Tracking and validating reviews

Childhood friends formed New Zealand-based Publons to help academics build a reputation for their reviews, writes Sian Harris

When Andrew Preston and Daniel Johnson were boys riding their bikes and playing football in their home town of Whakatane, New Zealand, they had probably never heard of peer review. They certainly didn’t imagine that one day they would form a company together that aims to improve the process.

Nonetheless, that is exactly what happened. The result is Publons, an open-access peer-review platform where academics can build reputation for reviewing, rating, and discussing academic research.

The idea for the start-up came about when Preston was doing post-doctoral research in physics at Boston University, USA. He and Johnson, a self-taught software developer, were discussing the challenges of research communication. They talked about Stack Overflow, a website that provides free questions and answers for programmers, and wondered why nothing similar existed in scholarly publishing.

Out of this came the idea of doing something themselves. As Johnson explained: ‘Our ultimate aim is to speed up science and improve the slow and inefficient peer-review process. We see that reviewers don’t have any incentive to do reviews.’

There are two sides to Publons’ approach. The first is to improve post-publication peer review. According to the company, ‘post-publication reviews will no longer need to spend months or years working their way through the literature, but will instead become part of an ongoing conversation, immediately available and accessible to anyone, anywhere.’

The second aspect of Publons’ work is to give credit for pre-publication peer review, to get information from journals about who does reviews and to allow reviewers to share this information on their websites. The aim is to act as a central hub for journals and authors, recording all peer review whether it is done through Publons or elsewhere and building up author profiles.

This approach, says the company, will ‘give pre-publication reviewers credit for their work, providing positive incentives to produce high-quality reviews, and giving journal editors a large pool of excellent reviewers.’

Johnson said: ‘A lot of people spend a lot of time evaluating research but these contributions are rarely captured. Publons is not about trying to get people to do more work but about allowing them to get more recognition.’

He added that the company is considering an overall score for reviewers that takes into account public review, blind review, and feedback on reviews. ‘The opportunities are enormous,’ he observed.

The company was formed in February 2013 in Wellington, New Zealand. It was accepted into a local business acceleration programme, which provided some seed funding and the opportunity to pitch to investors. From this, Publons raised a round of seed funding that enabled it to employ some more people. Now the business has seven employees.

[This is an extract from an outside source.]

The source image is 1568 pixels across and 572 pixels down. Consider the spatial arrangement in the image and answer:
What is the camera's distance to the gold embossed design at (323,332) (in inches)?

‘We are still at the early stages but are in talks with a couple of journals. It is a rather large challenge for journals to find good reviewers and we want to help them perform their services more efficiently,’ said Johnson. ‘The revenue model is not to charge researchers anything but to provide services to journals and publishers.’ He added that the exact charging model is still to be determined but will possibly be on a per-search or per-month basis.

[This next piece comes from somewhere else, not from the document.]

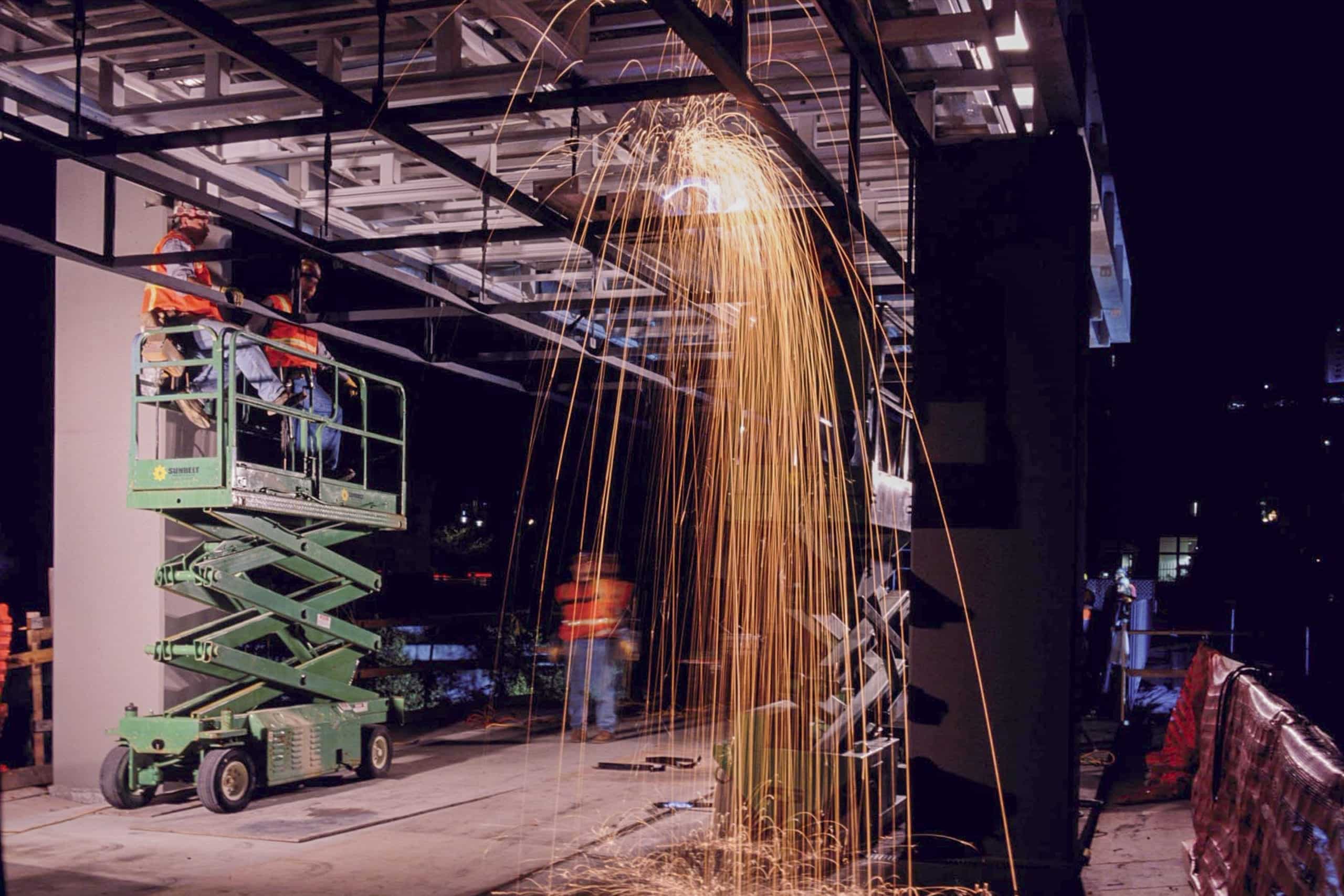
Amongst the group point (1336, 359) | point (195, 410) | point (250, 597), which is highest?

Of course such things are never as straightforward as they might sound. As Johnson observed, ‘there are 101 challenges with building a platform from scratch; number one is probably building the community. We are not fooling ourselves it will be easy. It is a change in culture but that’s the way the world is going.’

Steps to success

Nonetheless, towards the end of last year Publons made some significant announcements towards its goals. First came the news that it would begin allocating digital object identifiers (DOIs) to post-publication peer reviews.

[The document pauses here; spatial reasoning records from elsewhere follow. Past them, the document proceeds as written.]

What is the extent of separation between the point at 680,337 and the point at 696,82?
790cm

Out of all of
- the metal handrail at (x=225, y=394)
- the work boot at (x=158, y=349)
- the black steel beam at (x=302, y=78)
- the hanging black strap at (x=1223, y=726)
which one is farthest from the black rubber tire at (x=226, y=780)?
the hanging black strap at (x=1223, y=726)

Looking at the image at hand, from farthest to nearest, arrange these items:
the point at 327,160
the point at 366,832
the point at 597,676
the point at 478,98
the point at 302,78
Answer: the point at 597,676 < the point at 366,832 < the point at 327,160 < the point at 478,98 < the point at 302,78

According to the company, although DOIs are standard for published articles and datasets, the application of DOIs to peer review is a first. Preston, Publons’ CEO, explained the reasons behind the move: ‘Reviewers’ valuable comments and observations are now given the credit they deserve, and this provides an incentive for reviewers to provide high-quality reviews, improving both the underlying science and commentary.’

‘Once you have a DOI it is citable and acts as a badge. One of our users has already started citing his post-publication review discussions in other papers,’ said Johnson. The assignment of DOIs means that academics can adds reviews they have done to publication records and therefore applications for funding and jobs.

This development was followed by an initiative to also give researchers the ability to build a portfolio of their pre-publication peer review work, along with the opportunity for journals to validate the quality of these peer reviews.

According to the company, pre-publication peer reviews will not, for the most part, be published; the existing types of pre-publication peer review – including closed, blind and double-blind – will be maintained. However, the initiative will mean that reviewers can show their activity in the academic community, and be given credit for it.

Publons is also providing academic journals with the ability to ensure and show that all pre-publication peer reviews are validated. This should enable journals (both open access and paywalled) to prove the quality of the peer reviews behind their published papers.  It will also enable pre-publication reviews to become an official part of researchers’ resumes.

The MacDiarmid Institute for Advanced Materials and Nanotechnology, a national network of New Zealand’s scientists in these fields, is already considering the use of the Publons platform as the source of record for academic peer-review reporting when used in hiring and promotion decisions. Other organisations have also expressed interest, according to the company.

So, what is it like starting a company with a childhood best friend? ‘I guess it’s not for everybody,’ said Johnson, ‘but over the years we have got very good at having disagreements that lead to good results.’